Trade Forex Trading

What's Difference between Market Order? - Stop Order and Limit Order

Forex traders have access to several distinct types of orders they can use for executing trades in the Forex market.

The cornerstone of successful forex trading lies in utilizing the correct order for its intended purpose. It is crucial to remember the following about orders: Always comprehend the orders you place and refrain from executing an order that you do not fully understand. Below are definitions of the commonly used types of orders:

FX Market Orders & Pending Orders - Limit Order and Stop Order

FX Market Order

Market orders are the simplest form of orders used in trading. They enable buying or selling at the current ask or bid market price quoted on your trading platform.

This kind of order is used to buy or sell at the current exchange rate in Forex, and it happens right away. When you want to make a trade, you can quickly buy or sell at the current price by clicking a button using a market order.

Pending Trade Orders

These are specialized orders utilized by traders to initiate a new trade position once the market reaches a predetermined price point.

Entry orders are used to buy/sell when price when it gets to a certain price target.

When a particular price level is attained or broken then a pending entry order is opened.

These Pending Orders are used to open a trade position at a particular price level. It is almost impossible to monitor the market every second & this is why a order can be used by a forex trader. If you feel the price may take a certain action, like break-out through a specific price level that it has been touching but it has not been able to break, you'd want to use an Pending Order. Once the market crosses your specified price level, your pending order will then be executed.

There are 2 pending order types - forex limit order & fx stop order.

Forex Limit Order

An order to buy or sell at a specific limit.

A forex limit order allows you to initiate a buy trade below the current price or a sell trade above it.

When initiating a buy order using a forex limit order, it gets opened or executed only when the price descends to the specified limit level.

When selling, forex limit order is opened/executed when the price rises to your limit level.

Traders set Limit Orders when they expect the market to bounce back after hitting a retracement level.

A Buy Limit order is defined as an instruction to open a purchase trade at a specific level situated below the current market price.

A Sell Limit order is defined as an instruction to execute a sale at a specific position that is above the current prevailing price.

Forex Stop Order

A forex stop order constitutes a contingent instruction utilized either to purchase assets at a level above the current prevailing price or to sell below the current price.

When a buy stop order is placed, it is activated or executed as the market advances upwards and reaches the specified buy stop level.

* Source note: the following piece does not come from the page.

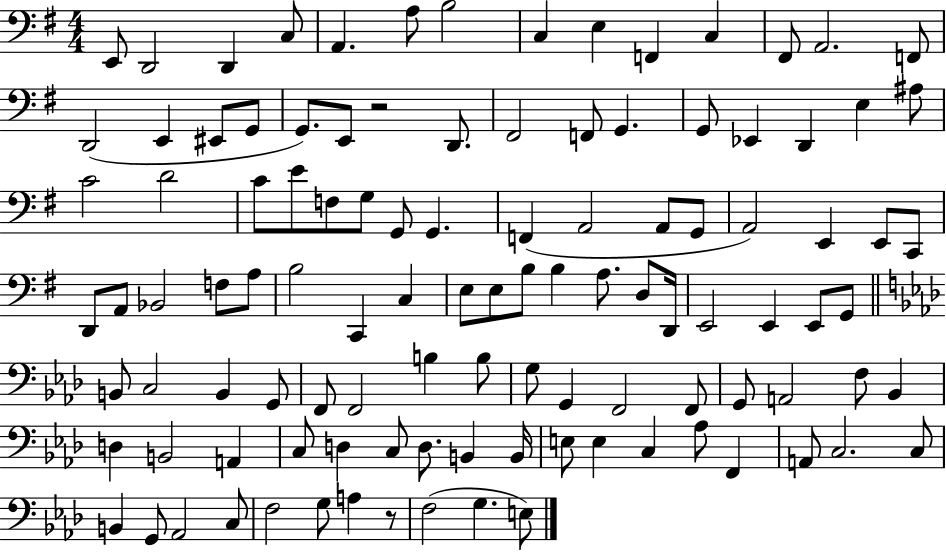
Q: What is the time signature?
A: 4/4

During a sell operation, a forex stop order is triggered or opened as the market declines and reaches the predefined sell stop level.

  • Buy Stop Specifies to open a buy trade at a point which is above the present price.

  • Sell Stop Specifies to open/execute a sell at a point which is below current price.

What is the Difference between Stop Orders and Limit Orders in Forex?

How to Differentiate Between Stop Orders & Limit Orders

Stop pending orders are set to buy above or to sell below current market price

Limit orders are set to buy/sell at better price after a price pull back.

Here's an easy concept to start with: Stop Orders. You set them above or below the current price to manage your trades.

To learn how to place these pending orders study the tutorials:

· Setting up Buy Limit Order & Sell Limit Order in MetaTrader 4 Platform

· Setting up Buy Stop Order and Sell Stop Order in the MT4 Software

What's Difference between Market Order - Stop Order and Limit Order?